Nicole Copley is an NGO lawyer who works for NGO clients all over South Africa and internationally. She qualified with a BA LLB LLM (Tax) from the University of KwaZulu-Natal, Durban (with a Masters in tax exemption), and is a Master Tax Practitioner SATM.

Nicole advises on, drafts and amends founding documents for and sets up every sort of organisation required by South African NGOs. She makes tax exemption and 18A (deduction of donations) applications, and applications to be registered with the Nonprofit Organisations Board. She (and her team) keep registrations up to date and assist with compliance and reporting. She also NPO reporting and other services. She advises on re-structuring and assists not-for-profits in understanding and applying the useful provisions of B-BBEE.

She also does commercial drafting work for her NGO clients, vetting and drafting agreements for them.
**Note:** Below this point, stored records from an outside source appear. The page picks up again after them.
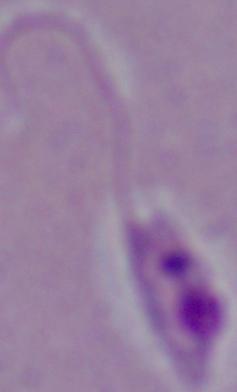

modality = photomicrograph
identification = Leishmania
magnification = 1000x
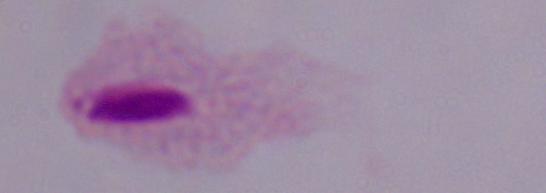
Summary:
  - Modality: micrograph
  - Identification: trichomonad
  - Magnification: 1000x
Report the malaria status of this cell.
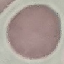
It is uninfected.

Summary:
  - Image type: cell patch, automatically extracted from a larger field of view and resized to 64 × 64 pixels
  - Capture: smartphone camera at the microscope eyepiece
  - Stain: Giemsa
  - Preparation: thin blood smear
She works for a wide range of types and sizes of organisations and aims to provide a pragmatic and efficient service. Her decades of experience in consulting to NGOs means she takes the long view, is focused on governance, ethics, credibility and sustainability and steers clients away from quick fixes, helping them build/renovate so that the organisation outlasts current office bearers.

Nicole works with other consultants to the not-for-profit sector, collaborating on training, newsletters, advising government on legislation for the sector and, most recently, a series of practical guides for the sector, called “NGO Matters”, originally published by Juta but now published by Nicole as NGO Matters Publications.

She has been a consultant since 2019.